Matt Ridley and optimistic greenery

Matt Ridley, author of The Rational Optimist, has appeared in this blog before. Last year we looked at his TED Talk entitled When Ideas have Sex. In February 2013 he delivered a short talk at Reason TV with the provocative title How Fossil Fuels are Greening the Planet. I rather like being provoked in this way, so I thought I’d watch.

This has a very informal, almost chummy opening. It’s possible that Reason TV have chopped off the opening seconds, in the manner that TED does, and that there were in fact lots of dreary preambles (though I doubt it). But even if it wasn’t actually a bald opening it looked like one and I invite aspiring speakers to see how appealing and audience-friendly a bald opening is. My trainees, when they try it, invariably find it liberating.

Ridley’s chummy informality continues. He is dealing with serious stuff, but putting it across as if chatting over a lunch table. His open-necked shirt suggests that the decorum of the occasion is already informal, but again I invite you to see that this detracts not a jot from the impact of the message.

Ridley is very good and expressive. In fact I have really only one problem with his speaking. Having started off brilliantly, he comes to a grinding halt at 2:55. His eyes go down to a card in his hand in order to see what comes next. The pit-stop continues for just a few seconds, and then off he goes again shooting from the hip. That is probably the most egregious of his pit-stops, but it is not the only one: his eyes regularly seek refuelling from that card.

Of course I concede that this is infinitely preferable to talking heads who read their speeches; but when I see a speaker as good as Ridley, it is so frustrating that this small detail is between him and excellence. What he needs is a better structure, a mind-map which will render those pit-stops redundant. It is the creation and use of such structures that take up most of the theory part of my training courses, and indeed my book, The Face & Tripod.

I regularly refer to ‘shooting from the hip’ in this blog, and the casual reader might interpret that as my advocating a speaker merely ‘winging’ a speech. No! Absolutely not so. The speeches delivered by my trainees are far too critical to risk anything so foolish. When my trainee goes out in front of an audience, paperless, without notes and sometimes without slides, and speaks for twenty, thirty or more minutes, delivering an important data-rich speech, he or she can perform this apparent miracle in absolute safety because the speech is under-pinned by a rock-solid structure that enables them to know, at any moment, exactly where they are and where they are going. And then they can say what needs to be said, speaking spontaneously the words that come to mind as they go.

## [Material provided]
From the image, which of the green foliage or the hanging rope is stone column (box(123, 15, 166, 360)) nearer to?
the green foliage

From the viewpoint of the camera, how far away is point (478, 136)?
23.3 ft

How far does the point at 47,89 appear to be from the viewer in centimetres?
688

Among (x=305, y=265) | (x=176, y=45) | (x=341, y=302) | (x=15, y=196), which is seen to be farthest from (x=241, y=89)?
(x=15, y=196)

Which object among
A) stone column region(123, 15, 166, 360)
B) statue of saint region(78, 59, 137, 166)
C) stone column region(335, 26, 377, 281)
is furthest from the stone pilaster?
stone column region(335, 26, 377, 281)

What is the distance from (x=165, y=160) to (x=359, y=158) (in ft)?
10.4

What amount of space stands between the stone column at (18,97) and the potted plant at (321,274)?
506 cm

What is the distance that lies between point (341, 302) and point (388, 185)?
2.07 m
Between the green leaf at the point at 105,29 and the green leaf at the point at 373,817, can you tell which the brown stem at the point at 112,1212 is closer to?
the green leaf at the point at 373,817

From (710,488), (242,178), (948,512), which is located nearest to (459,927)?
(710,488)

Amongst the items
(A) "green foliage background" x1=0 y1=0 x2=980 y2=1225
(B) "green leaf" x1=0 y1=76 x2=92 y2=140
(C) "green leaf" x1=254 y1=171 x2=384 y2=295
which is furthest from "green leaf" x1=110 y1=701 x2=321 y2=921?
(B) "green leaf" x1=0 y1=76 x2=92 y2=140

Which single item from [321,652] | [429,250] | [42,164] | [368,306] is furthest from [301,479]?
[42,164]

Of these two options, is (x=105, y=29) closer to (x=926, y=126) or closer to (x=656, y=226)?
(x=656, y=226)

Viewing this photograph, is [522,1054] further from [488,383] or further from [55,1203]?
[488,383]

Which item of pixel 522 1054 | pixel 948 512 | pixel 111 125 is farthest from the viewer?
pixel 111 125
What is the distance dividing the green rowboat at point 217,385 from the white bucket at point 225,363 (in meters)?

## [Tasks and exercises]
A – In two sentences, what does the post about Matt Ridley's talk say?
B – Which book and talk titles does the post about Matt Ridley's talk mention? List every one.
C – Resume the post about Matt Ridley's talk, picking up after its final sentence.

## [The responses]
A – The post praises Matt Ridley's informal, chummy delivery and bald opening in his Reason TV talk, but faults the pit-stops where his eyes drop to a card in his hand, which a better structure such as a mind-map would make unnecessary. It also insists that "shooting from the hip" does not mean winging a speech: speakers can talk spontaneously without notes because a rock-solid structure always tells them where they are and where they are going.

B –
- The Rational Optimist
- When Ideas have Sex
- How Fossil Fuels are Greening the Planet
- The Face & Tripod

C –
Ridley does all of that except for those wretched pit-stops!

Sermon over. Enjoy the speech. It’s fascinating and – characteristically for Ridley – wonderfully optimistic.

The Most Reverend Justin Welby and two mistakes

In November 2012, the appointment was announced of the (then) next Archbishop of Canterbury, Justin Welby, Bishop of Durham. He duly delivered a statement in Lambeth Palace.

It is well known that Welby, before being ordained, had a career in the oil business. Both industry and the church help their executives with skills such as speaking in public. I was eager to see whether, and how well, he had been trained.

[I wonder why whoever posted this speech on line used a ‘still’ from another occasion. He’s dressed differently.]

In a past posting on this blog I marvelled at how none of the speakers in the Oxford Union God debate had begun with a prayer. Welby did not show the same neglect.

Followers of this blog will expect me to be scandalised by Welby’s reading this speech unless they recall, in this posting, the following sentence, “There are occasions when a script is unavoidable“. If the occasion of your speech is of such high profile that the press corps has been or will be supplied with a transcript, you have little option but to utter what they will report. This is one such occasion. Welby has to have a script.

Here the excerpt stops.